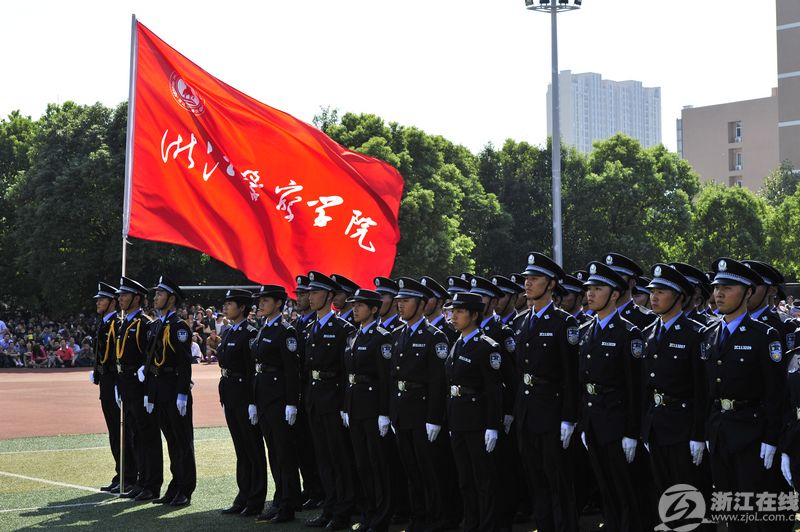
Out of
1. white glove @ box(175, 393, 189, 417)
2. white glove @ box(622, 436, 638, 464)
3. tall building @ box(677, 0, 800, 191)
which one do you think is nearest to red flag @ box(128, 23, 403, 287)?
white glove @ box(175, 393, 189, 417)

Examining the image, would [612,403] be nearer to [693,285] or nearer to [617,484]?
[617,484]

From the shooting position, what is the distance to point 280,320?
438 inches

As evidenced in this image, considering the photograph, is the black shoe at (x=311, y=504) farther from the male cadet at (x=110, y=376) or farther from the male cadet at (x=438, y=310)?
the male cadet at (x=110, y=376)

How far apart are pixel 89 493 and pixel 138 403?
122cm

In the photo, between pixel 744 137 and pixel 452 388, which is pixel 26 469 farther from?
pixel 744 137

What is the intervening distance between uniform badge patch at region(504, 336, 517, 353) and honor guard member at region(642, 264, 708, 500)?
68.0 inches

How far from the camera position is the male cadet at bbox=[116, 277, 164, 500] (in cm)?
1223

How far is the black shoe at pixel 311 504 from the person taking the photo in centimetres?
1140

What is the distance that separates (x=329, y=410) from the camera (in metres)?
10.6

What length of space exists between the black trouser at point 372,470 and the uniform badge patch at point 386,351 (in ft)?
1.90

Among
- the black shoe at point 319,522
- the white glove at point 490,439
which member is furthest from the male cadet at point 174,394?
Result: the white glove at point 490,439

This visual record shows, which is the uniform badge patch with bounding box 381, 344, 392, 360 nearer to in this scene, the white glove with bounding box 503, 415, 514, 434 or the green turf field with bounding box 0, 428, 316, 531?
the white glove with bounding box 503, 415, 514, 434

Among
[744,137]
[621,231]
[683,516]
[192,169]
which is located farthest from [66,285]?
[744,137]

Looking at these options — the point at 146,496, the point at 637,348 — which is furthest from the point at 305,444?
the point at 637,348
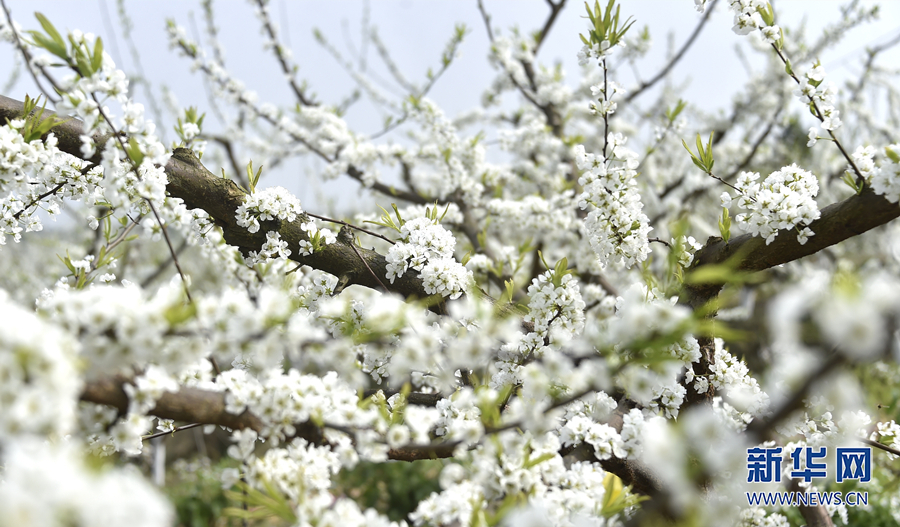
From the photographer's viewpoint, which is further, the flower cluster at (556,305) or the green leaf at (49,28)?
the flower cluster at (556,305)

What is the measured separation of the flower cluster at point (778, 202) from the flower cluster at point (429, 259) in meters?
0.87

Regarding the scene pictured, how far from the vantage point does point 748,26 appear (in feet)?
5.38

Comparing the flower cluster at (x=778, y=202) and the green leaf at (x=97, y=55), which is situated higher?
the flower cluster at (x=778, y=202)

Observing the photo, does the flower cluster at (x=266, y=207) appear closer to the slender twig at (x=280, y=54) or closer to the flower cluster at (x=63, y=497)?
the flower cluster at (x=63, y=497)

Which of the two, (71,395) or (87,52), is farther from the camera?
(87,52)

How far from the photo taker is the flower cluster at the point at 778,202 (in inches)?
56.0

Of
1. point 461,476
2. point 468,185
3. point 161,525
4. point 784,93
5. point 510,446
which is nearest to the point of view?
point 161,525

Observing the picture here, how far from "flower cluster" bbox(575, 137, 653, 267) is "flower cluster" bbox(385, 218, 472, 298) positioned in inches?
20.6

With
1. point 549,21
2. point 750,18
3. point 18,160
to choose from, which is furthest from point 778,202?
point 549,21

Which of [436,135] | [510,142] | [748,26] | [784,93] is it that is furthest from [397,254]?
[784,93]

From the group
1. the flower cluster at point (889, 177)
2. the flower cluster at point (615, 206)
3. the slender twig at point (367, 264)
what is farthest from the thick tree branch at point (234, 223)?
the flower cluster at point (889, 177)

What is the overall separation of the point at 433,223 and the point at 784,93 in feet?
15.1

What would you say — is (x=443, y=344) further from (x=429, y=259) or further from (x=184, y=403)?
(x=184, y=403)

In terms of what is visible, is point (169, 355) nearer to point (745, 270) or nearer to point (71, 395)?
point (71, 395)
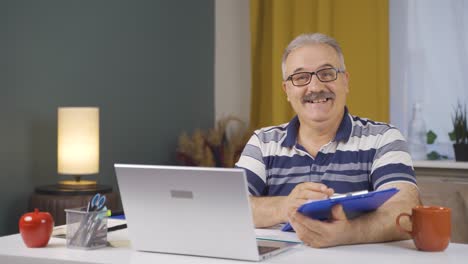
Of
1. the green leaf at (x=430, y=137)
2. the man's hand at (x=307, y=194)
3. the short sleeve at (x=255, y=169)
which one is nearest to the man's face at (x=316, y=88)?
the short sleeve at (x=255, y=169)

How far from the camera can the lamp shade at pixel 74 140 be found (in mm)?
3387

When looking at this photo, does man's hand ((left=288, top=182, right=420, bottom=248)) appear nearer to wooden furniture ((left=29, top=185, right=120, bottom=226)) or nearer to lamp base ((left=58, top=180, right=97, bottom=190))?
wooden furniture ((left=29, top=185, right=120, bottom=226))

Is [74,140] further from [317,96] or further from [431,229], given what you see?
[431,229]

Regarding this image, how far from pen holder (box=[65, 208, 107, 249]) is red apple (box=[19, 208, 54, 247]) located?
0.06 meters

:: WORK INSTRUCTIONS ::
Beginning at the line with "Which of the", reproduce each line exactly through the last line of the records above, with pictures left out.

:: OUTPUT ::
Which of the two, (71,395) or (87,52), is farther from the camera?
(87,52)

How far from the photo taker is the flower cluster at the point at 778,202 (in inches)?
56.0

Of
1. point 461,476
2. point 468,185
3. point 161,525
4. point 784,93
5. point 510,446
which is nearest to the point of view?
point 161,525

Observing the picture here, how far from "flower cluster" bbox(575, 137, 653, 267) is "flower cluster" bbox(385, 218, 472, 298) positioned in inches?
20.6

With
1. point 549,21
2. point 750,18
3. point 18,160
to choose from, which is furthest from point 778,202?
point 549,21

Which of [436,135] | [510,142] | [748,26] | [784,93] is it that is furthest from [397,254]?
[784,93]

From the group
1. the flower cluster at point (889, 177)
2. the flower cluster at point (615, 206)
3. the slender twig at point (367, 264)
what is farthest from the thick tree branch at point (234, 223)?
the flower cluster at point (889, 177)

What is the overall separation of the point at 433,223 and the point at 784,93 in feet?
15.1

What would you say — is (x=443, y=344) further from (x=429, y=259) or further from (x=184, y=403)?
(x=184, y=403)

In terms of what is visible, is point (169, 355) nearer to point (745, 270) or nearer to point (71, 395)?
point (71, 395)
Of
1. the green leaf at (x=430, y=137)
2. the man's hand at (x=307, y=194)
3. the short sleeve at (x=255, y=169)
which one is nearest to the man's face at (x=316, y=88)?
the short sleeve at (x=255, y=169)

How far from the camera can the lamp shade at pixel 74 140 be found (in mm)?
3387

When looking at this photo, does man's hand ((left=288, top=182, right=420, bottom=248)) appear nearer to wooden furniture ((left=29, top=185, right=120, bottom=226)) or nearer to lamp base ((left=58, top=180, right=97, bottom=190))?
wooden furniture ((left=29, top=185, right=120, bottom=226))

Is [74,140] further from [317,96] or further from [431,229], given what you see?
[431,229]

Regarding this image, how far from pen holder (box=[65, 208, 107, 249]) is red apple (box=[19, 208, 54, 247]) located?
0.06 meters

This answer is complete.